We love mangoes. Truly, if you’d asked us last year, before we came to India, we would surely have told you all about how much we loved mangoes. The very idea of mangoes was one of the lures of India.
One of Melissa’s favorite childhood memories is of her father coming home with a big box of mangoes, so excited to have found them at the store (back in the 70’s when they weren’t always so easy to find in the US), and teaching her how to cut out the pit at an angle, slice the fruit into long strips, and then scrape the flesh off the peel with her teeth (this last bit of the lesson might explain why he was so frequently ill in India).
When we got here, we looked at every street vendor’s cart, eager to buy our first Indian mangoes, but could never find any. We briefly imagined that the tender coconuts we saw everywhere were mangoes, but were quickly corrected. Oh, the disappointment when we were told that we’d have to wait until April for the start of mango season, and that the really good mangoes wouldn’t appear until May!

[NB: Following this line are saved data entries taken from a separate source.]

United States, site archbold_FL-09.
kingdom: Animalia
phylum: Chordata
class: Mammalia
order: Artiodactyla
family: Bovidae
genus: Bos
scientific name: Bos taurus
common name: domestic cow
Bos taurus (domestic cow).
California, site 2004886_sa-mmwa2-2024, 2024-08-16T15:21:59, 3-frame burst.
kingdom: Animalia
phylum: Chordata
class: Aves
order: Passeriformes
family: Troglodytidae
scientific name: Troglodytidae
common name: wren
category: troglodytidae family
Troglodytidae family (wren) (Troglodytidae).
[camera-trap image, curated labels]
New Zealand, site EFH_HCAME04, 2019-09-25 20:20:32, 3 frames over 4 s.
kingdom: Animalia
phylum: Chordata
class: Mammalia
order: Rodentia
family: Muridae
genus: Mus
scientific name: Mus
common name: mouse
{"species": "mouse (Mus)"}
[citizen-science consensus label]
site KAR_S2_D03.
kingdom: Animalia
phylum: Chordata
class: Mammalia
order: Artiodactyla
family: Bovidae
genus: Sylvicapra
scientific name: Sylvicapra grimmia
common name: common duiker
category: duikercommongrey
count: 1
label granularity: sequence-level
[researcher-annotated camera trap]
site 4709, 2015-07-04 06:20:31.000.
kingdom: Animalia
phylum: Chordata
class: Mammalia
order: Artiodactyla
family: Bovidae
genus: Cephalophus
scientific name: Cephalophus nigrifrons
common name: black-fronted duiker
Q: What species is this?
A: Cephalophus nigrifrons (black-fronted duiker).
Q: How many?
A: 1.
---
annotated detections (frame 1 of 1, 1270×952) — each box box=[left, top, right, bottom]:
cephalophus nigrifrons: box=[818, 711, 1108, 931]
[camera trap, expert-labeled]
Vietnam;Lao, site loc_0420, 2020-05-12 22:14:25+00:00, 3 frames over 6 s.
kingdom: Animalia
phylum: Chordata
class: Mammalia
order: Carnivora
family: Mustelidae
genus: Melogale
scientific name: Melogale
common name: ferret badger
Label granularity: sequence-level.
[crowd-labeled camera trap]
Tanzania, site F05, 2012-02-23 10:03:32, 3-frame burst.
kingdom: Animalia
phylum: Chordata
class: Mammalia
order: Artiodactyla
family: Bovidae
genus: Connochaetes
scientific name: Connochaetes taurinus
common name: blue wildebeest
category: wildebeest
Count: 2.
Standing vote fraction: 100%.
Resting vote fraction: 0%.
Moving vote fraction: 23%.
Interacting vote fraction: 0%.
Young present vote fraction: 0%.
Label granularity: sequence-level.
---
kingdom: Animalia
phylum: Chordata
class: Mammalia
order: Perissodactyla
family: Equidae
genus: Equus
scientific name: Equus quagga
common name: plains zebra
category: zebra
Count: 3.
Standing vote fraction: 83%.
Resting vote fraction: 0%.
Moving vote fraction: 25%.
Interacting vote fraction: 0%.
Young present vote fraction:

And now they’re here, in all their glory, and entirely worth the wait. In the US, we’re only aware of two kinds of mangoes: the larger, green and red ones with orange flesh that are usually just listed as Mangoes, and the smaller yellowish ones that are usually listed as Champagne Mangoes. In India that are over 20 varietals. Some are tart, some are sweet, and some are both. Some taste so floral that they nearly seem perfumed. Some are large, firm, and dark green, used for grating into salads or making chutneys. Some are so soft that they’re difficult to cut without mashing and they melt when they hit your tongue.
Every year, a mango market suddenly appears for the few months of mango season. While every grocery store has a proud mango display with at least six different varietals on offer, the mango market is where you can find at least 20 booths with every single kind of mango and buy them from the farmers who grow them. We were so excited to join a tour of the market put on by Five Oceans because it seemed so daunting that we wouldn’t have known where to begin on our own. With the tour, we got information sheets to describe many of the different types and then had the opportunity to taste 12 kinds. Sadly, we mistook our bite of raspuri for a sendura and failed to win the blind taste test at the end. Shame. We consoled ourselves by buying a big bag of our favorites: Sendura, Alphonso, and Mallika. We have since returned for more of the above plus some Raspuris. It’s our intention to go every week and eat mangoes every day while we can. We hear that we can cut them into chunks and throw them into the freezer to enjoy off-season as well. We’ll certainly do that!
We learned a new trick to preparing mangoes to add to Melissa’s dad’s instructions. After cutting around the pit and slicing the fruit into long strips, slide the mango along the rim of a glass as close to the peel as possible. It gets every bit of the fruit while avoiding any bacteria on the peel.